Raising funds for marine plastics pollution research being done by ASU grad student, Erin Murphy, a marine conservation ecologist pursuing a Ph.D. at Arizona State University. More on Erin’s work on identifying impacts of and solutions for marine plastic pollution can be found here.
Erin Murphy is currently leading two projects on marine plastic pollution:
Modeling the efficacy of marine plastic pollution interventions
Marine plastic pollution is a global environmental challenge. To better understand the magnitude of this problem, we developed a model that predicted annual plastic pollution leakage into the ocean under various intervention scenarios. We found that if we don't make any changes, plastic pollution will continue to increase exponentially through 2040. Even under the most ambitious intervention scenarios, plastic pollution would continue to increase, indicating that our efforts to address this problem are not keeping up with population growth and increases in production. To reduce our 2040 emissions to 2010 levels, we would have to reduce plastic production by 25-40%, manage 60-99% of waste, and recover 40% of plastic from the ocean. This provides important information about how much effort is needed to address this problem, but it does not inform what interventions are best suited to achieve these goals. To answer this question, we are developing a high-resolution model that can estimate the effectiveness of individual intervention strategies (e.g., plastic bag bans, deposit refund schemes) in reducing marine plastic pollution. We will apply this model to Hawai'i to predict how much plastic pollution Hawai'i produced in 2020, and what suite of interventions they could implement to get their emissions to zero by 2040.

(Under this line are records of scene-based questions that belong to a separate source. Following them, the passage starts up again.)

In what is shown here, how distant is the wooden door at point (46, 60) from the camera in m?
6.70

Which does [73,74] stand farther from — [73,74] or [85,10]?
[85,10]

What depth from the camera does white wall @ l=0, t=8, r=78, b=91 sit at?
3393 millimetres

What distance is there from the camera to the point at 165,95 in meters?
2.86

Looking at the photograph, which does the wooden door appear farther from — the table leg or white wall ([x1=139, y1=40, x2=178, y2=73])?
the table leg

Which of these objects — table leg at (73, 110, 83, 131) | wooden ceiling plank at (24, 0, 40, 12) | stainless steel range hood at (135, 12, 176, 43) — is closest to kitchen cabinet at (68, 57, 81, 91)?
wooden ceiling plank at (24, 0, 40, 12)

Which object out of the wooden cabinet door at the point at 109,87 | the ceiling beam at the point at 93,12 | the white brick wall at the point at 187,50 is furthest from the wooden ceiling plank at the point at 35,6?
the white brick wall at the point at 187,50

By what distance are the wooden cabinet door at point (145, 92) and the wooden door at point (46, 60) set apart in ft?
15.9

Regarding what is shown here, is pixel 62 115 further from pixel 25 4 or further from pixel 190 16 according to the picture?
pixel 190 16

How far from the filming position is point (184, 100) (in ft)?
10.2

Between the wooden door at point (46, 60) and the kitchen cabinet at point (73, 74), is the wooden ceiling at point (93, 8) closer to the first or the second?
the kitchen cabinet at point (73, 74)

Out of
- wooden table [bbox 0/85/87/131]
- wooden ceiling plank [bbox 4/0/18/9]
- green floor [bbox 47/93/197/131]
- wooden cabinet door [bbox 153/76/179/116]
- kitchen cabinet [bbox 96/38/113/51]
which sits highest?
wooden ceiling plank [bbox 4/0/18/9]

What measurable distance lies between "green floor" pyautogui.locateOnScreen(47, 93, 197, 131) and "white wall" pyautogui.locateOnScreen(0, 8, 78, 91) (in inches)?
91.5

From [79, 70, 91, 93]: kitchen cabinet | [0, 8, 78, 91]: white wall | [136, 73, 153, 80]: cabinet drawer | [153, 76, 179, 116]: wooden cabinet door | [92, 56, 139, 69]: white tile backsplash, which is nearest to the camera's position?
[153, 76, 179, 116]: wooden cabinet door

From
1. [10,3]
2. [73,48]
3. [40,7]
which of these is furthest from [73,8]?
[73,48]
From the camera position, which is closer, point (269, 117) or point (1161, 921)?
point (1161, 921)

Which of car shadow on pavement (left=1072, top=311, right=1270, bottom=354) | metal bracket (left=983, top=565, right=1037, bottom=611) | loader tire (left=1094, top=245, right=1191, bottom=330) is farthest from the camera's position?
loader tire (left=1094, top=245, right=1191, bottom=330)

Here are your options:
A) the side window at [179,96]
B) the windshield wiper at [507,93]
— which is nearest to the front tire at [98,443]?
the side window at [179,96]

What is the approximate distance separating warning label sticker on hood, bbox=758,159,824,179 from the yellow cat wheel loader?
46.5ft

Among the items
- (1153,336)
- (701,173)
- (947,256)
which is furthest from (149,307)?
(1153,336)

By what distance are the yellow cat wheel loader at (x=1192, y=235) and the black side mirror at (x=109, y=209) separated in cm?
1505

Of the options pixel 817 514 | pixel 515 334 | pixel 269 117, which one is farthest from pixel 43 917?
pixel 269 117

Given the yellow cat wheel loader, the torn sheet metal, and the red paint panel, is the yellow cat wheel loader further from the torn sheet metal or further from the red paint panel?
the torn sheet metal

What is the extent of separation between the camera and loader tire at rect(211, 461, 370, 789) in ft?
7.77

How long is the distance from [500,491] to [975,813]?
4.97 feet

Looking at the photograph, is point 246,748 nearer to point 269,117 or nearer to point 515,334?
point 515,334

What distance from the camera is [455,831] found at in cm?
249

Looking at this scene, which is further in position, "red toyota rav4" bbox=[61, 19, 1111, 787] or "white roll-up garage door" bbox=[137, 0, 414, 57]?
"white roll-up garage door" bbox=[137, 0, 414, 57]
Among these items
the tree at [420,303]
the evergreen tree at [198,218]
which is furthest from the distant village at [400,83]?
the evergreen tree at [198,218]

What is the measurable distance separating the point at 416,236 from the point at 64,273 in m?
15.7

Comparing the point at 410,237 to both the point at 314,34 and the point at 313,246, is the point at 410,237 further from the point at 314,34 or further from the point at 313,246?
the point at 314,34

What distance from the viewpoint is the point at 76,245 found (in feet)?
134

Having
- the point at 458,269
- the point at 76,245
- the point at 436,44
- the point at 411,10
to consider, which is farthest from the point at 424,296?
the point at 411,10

Ranking species vulnerability to marine plastic pollution
More than 900 marine species have been affected by marine plastic pollution. Interactions occur primarily through ingestion and entanglement and have been observed in birds, fish, mammals, turtles, corals, and more. These interactions have been linked to injury, illness, and mortality. Despite the extensive research documenting exposure to and effects of plastic pollution on individuals, less is known about the impact plastic pollution has on species and marine communities. Understanding these higher-level effects is critical for informing policy, marine management, and prioritization. We are developing a method for predicting species’ vulnerability to plastic pollution based on their biological and ecological characteristics. By collecting data on species' characteristics, we can predict their vulnerability to plastic pollution. Then using species' range maps, we will identify the ecosystems most vulnerable to plastic pollution. These maps can inform the regions and species that should be prioritized for clean-ups and long-term monitoring.